==== Records for this task ====
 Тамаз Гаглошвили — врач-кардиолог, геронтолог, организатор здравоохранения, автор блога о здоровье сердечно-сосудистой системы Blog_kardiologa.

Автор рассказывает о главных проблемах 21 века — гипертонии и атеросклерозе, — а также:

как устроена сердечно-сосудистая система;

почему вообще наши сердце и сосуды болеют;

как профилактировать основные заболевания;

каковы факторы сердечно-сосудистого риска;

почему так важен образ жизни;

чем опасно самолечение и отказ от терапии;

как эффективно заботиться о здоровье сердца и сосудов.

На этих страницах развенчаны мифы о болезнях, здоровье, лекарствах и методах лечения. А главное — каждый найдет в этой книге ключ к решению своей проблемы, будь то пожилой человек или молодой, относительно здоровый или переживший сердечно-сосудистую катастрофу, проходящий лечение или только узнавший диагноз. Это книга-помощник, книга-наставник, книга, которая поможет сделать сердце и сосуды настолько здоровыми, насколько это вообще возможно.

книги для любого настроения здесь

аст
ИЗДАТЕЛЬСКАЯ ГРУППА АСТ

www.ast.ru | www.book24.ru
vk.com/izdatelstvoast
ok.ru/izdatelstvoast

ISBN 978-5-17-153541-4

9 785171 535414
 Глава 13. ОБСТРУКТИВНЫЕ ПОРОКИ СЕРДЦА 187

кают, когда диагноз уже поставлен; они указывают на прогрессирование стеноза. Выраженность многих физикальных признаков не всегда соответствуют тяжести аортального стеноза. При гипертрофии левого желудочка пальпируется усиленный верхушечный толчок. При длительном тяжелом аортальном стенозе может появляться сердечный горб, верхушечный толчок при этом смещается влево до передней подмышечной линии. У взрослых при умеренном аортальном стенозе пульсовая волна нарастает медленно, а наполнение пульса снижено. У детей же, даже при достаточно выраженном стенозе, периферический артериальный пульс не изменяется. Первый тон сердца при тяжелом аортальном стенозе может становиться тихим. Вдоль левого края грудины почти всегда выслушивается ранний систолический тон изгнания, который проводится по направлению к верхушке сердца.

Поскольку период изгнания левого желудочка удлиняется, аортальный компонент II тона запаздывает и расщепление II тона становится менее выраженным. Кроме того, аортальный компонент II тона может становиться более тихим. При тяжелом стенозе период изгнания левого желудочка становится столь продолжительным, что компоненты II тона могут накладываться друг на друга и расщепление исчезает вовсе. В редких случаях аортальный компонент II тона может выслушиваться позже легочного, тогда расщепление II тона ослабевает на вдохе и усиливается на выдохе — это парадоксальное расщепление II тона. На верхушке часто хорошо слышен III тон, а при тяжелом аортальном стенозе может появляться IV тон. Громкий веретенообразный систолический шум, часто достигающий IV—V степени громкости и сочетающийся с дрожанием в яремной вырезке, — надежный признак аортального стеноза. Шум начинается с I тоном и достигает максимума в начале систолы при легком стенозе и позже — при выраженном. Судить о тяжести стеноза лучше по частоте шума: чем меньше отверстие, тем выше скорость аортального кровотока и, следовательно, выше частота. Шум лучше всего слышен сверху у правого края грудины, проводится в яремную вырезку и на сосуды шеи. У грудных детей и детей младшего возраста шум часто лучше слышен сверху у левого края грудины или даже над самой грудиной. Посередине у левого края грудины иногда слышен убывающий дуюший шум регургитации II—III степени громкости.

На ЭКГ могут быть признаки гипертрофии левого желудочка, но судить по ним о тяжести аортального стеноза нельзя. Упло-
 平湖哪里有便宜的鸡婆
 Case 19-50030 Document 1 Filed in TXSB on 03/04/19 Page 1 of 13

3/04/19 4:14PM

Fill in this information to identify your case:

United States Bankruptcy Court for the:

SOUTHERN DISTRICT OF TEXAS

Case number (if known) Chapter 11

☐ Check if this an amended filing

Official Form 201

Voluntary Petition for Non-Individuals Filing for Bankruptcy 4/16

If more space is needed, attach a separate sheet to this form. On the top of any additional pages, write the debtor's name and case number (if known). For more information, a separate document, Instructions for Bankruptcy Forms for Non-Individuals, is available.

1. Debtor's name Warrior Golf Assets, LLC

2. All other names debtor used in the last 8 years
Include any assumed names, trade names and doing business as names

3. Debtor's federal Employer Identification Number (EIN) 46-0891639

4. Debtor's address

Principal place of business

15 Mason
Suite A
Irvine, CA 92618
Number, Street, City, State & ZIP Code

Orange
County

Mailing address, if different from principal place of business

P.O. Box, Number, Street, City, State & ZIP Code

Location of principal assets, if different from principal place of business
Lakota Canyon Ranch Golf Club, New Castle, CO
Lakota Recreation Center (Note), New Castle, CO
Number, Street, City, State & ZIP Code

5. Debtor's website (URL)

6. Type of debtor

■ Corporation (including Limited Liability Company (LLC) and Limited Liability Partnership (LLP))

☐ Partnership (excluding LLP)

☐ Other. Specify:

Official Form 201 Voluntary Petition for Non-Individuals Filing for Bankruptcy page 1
====
* **Your assignment**
All lines above from the one with "как профилактировать основные заболевания;" to the one with "Глава 13. ОБСТРУКТИВНЫЕ ПОРОКИ СЕРДЦА 187", inclusive, should be copied exactly, and no other lines.

* **Response to the exercise**
как профилактировать основные заболевания;

каковы факторы сердечно-сосудистого риска;

почему так важен образ жизни;

чем опасно самолечение и отказ от терапии;

как эффективно заботиться о здоровье сердца и сосудов.

На этих страницах развенчаны мифы о болезнях, здоровье, лекарствах и методах лечения. А главное — каждый найдет в этой книге ключ к решению своей проблемы, будь то пожилой человек или молодой, относительно здоровый или переживший сердечно-сосудистую катастрофу, проходящий лечение или только узнавший диагноз. Это книга-помощник, книга-наставник, книга, которая поможет сделать сердце и сосуды настолько здоровыми, насколько это вообще возможно.

книги для любого настроения здесь

аст
ИЗДАТЕЛЬСКАЯ ГРУППА АСТ

www.ast.ru | www.book24.ru
vk.com/izdatelstvoast
ok.ru/izdatelstvoast

ISBN 978-5-17-153541-4

9 785171 535414
 Глава 13. ОБСТРУКТИВНЫЕ ПОРОКИ СЕРДЦА 187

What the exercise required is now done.